━━━ TEXTE DE L'EXERCICE ━━━
Descartes mathématicien

Comme nous l’indiquons plus haut, les mathématiques apparaissaient alors la seule base solide pour celui qui voulait se construire sur des bases rationnelles une représentation fidèle de la nature. Aussi, le perfectionnement des mathématiques devait-il lui apparaître comme une étape indispensable. Mais si les mathématiciens grecs et arabes avaient découvert quantité de propriétés remarquables des figures et des nombres, un esprit comme celui de Descartes, qui voulait partir des mathématiques à la conquête du monde devait être frappé du caractère hasardeux des démonstrations de ces propriétés. N’était-il donc pas possible de trouver une méthode qui permît par son application régulière de résoudre n’importe quel problème sans qu’il fût nécessaire de chercher pour chaque problème une méthode particulière ? Ce fut l’œuvre mathématique essentielle de Descartes que de mettre à jour cette méthode. Fidèle à son principe que les distinctions entre sciences sont artificielles, sinon nuisibles, elle consistait à découvrir une relation mutuelle entre deux sciences séparées : l’algèbre et la géométrie, la géométrie analytique.
━━━ JEU DE DONNÉES ━━━
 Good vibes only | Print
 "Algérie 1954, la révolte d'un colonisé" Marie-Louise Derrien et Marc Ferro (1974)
━━━
━━━ JEU DE DONNÉES ━━━
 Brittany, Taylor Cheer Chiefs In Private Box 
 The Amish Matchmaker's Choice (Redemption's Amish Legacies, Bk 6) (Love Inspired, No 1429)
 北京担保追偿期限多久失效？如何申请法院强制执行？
━━━
• À FAIRE: Reproduisez mot pour mot le texte sur Descartes mathématicien, du titre jusqu'au dernier mot.

• SOLUTION:
Descartes mathématicien

Comme nous l’indiquons plus haut, les mathématiques apparaissaient alors la seule base solide pour celui qui voulait se construire sur des bases rationnelles une représentation fidèle de la nature. Aussi, le perfectionnement des mathématiques devait-il lui apparaître comme une étape indispensable. Mais si les mathématiciens grecs et arabes avaient découvert quantité de propriétés remarquables des figures et des nombres, un esprit comme celui de Descartes, qui voulait partir des mathématiques à la conquête du monde devait être frappé du caractère hasardeux des démonstrations de ces propriétés. N’était-il donc pas possible de trouver une méthode qui permît par son application régulière de résoudre n’importe quel problème sans qu’il fût nécessaire de chercher pour chaque problème une méthode particulière ? Ce fut l’œuvre mathématique essentielle de Descartes que de mettre à jour cette méthode. Fidèle à son principe que les distinctions entre sciences sont artificielles, sinon nuisibles, elle consistait à découvrir une relation mutuelle entre deux sciences séparées : l’algèbre et la géométrie, la géométrie analytique.